(Görevler)
a. Osmanlı iktisat düşüncesi üzerine olan metne göre aşağıdaki ifadeler doğru mu? Her biri için evet ya da hayır deyin ve karara varmanızı sağlayan sözleri metinden aynen alıntılayın.
(i) Sakızlı Ohannes Paşa, Tanzimat döneminde iktisadi liberalizmin temsilcilerinden biridir.
(ii) İktisadi liberalizmi savunanlar Türkiye'nin sanayileşmesi gerektiğini düşünür.
(iii) Osmanlı önde gelenleri iktisadi buhrana çözüm konusunda ortak bir kanaate varmıştır.
b. Osmanlı iktisat düşüncesi üzerine olan metinde "Dönemin ilgili eserlerinde" sözlerinden "geliştirilmesi gerekliliğini vurgulamaktadır." sözlerine kadar olan kısmı hiç değiştirmeden yazın.

(Metin)
________________________

Dönemin ilgili eserlerinde yaygın görüş ana akım ekonomi bilimi çerçevesinde Batı’nın iktisadi ilerleyişinin Osmanlı’ya taşınmasını sağlayacak ekonomi politikalarını tercüme edilecek Avrupalı eserlerdeki temel iktisadi teorilerden çıkarmaya çalışmaktır. Böylesi bir Avrupamerkezci yaklaşımın karşısında ise millî iktisat düşüncesi yer almaktadır. Bu düşünce temelde mevcut siyasi, toplumsal ve iktisadi durumu iyi analiz etmeye çalışmakta ve ekonomi biliminin evrensel olma iddialarının ötesinde toplumsal etkenleri dikkate alan bir iktisat teorisinin geliştirilmesi gerekliliğini vurgulamaktadır.

Osmanlı önde gelenleri mevcut iktisadi buhran durumuna bir çözüm bulma konusunda ortak bir kanaate ulaşamamış ve temelde iki farklı görüş etrafında karşı karşıya gelmişlerdir. Bunlardan ilki iktisadi liberalizm, diğeri ise iktisadi korumacılık politikasıdır (Özcan, 2013). Tanzimat döneminde iktisadi liberalizmin önemli temsilcileri arasında Sakızlı Ohannes Paşa ve Portakal Mikael Paşa vardır. Her iki isim dışında Osmanlı aydınları da benzer şekilde bu fikir etrafında toplanmışlardır. Bu görüşün temsilcileri temelde Türkiye’nin esas olarak bir tarım memleketi olduğu ve öyle kalması gerektiği görüşünü paylaşır. Bunun için, tarım ürünleri ihraç edebilmek adına serbest dış ticaretin benimsenmesi gerekir (Georgeon, 2006). İktisadi serbestiyetin karşısında yer alan iktisadi korumacılık fikrinin savunucularına göre ise Avrupa’yı refah yönünden yakalamak için sanayileşmek kaçınılmazdır. Ancak, Avrupalı güçlerin dayattığı serbest dış ticaret yerel ve yabancı sanayiciler arasında eşitsiz bir rekabet doğurduğu için ve bu yüzden millî sanayi her zaman savunmasız kalma tehlikesi içerisinde olduğu için, korumacı önlemlerle yeni doğan sanayinin yetişmesine dek iktisadi serbestiyetten uzak durmak gerekir. Bu politikayla amaçlanan bir Müslüman Türk girişimci sınıfının ortaya çıkması sayesinde iktisadi korumacılık ile güçlenen millî bir burjuvazi yaratmaktır (Georgeon, 2006).

________________________

(Verilen Kayıtlar)
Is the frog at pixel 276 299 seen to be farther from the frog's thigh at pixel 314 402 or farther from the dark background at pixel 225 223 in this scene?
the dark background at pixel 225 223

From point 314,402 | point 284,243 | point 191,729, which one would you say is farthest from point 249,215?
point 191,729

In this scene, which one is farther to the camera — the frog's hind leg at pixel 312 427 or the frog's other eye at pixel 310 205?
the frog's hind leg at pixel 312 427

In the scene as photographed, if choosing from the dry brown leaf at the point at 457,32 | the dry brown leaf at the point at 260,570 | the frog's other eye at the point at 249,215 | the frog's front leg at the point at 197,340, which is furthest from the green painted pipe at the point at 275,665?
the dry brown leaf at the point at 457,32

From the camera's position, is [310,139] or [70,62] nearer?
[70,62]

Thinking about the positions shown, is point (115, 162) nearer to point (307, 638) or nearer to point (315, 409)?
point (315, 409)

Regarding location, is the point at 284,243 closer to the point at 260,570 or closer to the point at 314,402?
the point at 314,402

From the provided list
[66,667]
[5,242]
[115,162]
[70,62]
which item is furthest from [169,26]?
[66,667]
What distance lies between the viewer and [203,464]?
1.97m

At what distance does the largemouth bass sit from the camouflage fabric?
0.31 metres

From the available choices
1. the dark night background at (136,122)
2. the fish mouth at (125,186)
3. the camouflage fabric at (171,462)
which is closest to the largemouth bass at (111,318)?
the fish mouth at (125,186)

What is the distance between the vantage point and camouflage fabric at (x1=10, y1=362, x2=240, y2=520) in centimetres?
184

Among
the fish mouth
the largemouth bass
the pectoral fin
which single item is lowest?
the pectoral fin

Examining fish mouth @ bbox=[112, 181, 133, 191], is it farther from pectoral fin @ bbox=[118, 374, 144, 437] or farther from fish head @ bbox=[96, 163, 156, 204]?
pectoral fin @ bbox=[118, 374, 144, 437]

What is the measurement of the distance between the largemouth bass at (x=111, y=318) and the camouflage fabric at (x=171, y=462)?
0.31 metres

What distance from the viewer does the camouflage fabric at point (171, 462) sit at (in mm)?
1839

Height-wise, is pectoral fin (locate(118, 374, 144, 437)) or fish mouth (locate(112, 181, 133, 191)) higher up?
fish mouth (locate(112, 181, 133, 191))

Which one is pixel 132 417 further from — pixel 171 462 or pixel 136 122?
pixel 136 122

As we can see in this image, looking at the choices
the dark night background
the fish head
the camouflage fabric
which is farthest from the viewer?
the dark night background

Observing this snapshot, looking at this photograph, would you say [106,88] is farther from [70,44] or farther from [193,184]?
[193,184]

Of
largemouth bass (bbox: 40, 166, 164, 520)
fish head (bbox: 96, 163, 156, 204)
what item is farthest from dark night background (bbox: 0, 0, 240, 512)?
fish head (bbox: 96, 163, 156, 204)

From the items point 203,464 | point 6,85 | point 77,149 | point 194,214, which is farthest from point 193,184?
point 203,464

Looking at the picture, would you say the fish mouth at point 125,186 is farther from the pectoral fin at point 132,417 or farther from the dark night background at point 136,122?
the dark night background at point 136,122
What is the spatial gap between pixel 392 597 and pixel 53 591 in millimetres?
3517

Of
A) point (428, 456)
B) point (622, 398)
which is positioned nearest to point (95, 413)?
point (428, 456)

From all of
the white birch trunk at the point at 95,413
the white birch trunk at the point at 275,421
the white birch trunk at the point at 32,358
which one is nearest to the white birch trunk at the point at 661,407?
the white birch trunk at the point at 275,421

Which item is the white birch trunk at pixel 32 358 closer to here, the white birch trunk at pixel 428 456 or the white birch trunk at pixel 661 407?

________________________

(Görev Yanıtları)
a.
(i) Evet: "Tanzimat döneminde iktisadi liberalizmin önemli temsilcileri arasında Sakızlı Ohannes Paşa ve Portakal Mikael Paşa vardır."
(ii) Hayır: "Türkiye’nin esas olarak bir tarım memleketi olduğu ve öyle kalması gerektiği görüşünü paylaşır."
(iii) Hayır: "Osmanlı önde gelenleri mevcut iktisadi buhran durumuna bir çözüm bulma konusunda ortak bir kanaate ulaşamamış"

b.
Dönemin ilgili eserlerinde yaygın görüş ana akım ekonomi bilimi çerçevesinde Batı’nın iktisadi ilerleyişinin Osmanlı’ya taşınmasını sağlayacak ekonomi politikalarını tercüme edilecek Avrupalı eserlerdeki temel iktisadi teorilerden çıkarmaya çalışmaktır. Böylesi bir Avrupamerkezci yaklaşımın karşısında ise millî iktisat düşüncesi yer almaktadır. Bu düşünce temelde mevcut siyasi, toplumsal ve iktisadi durumu iyi analiz etmeye çalışmakta ve ekonomi biliminin evrensel olma iddialarının ötesinde toplumsal etkenleri dikkate alan bir iktisat teorisinin geliştirilmesi gerekliliğini vurgulamaktadır.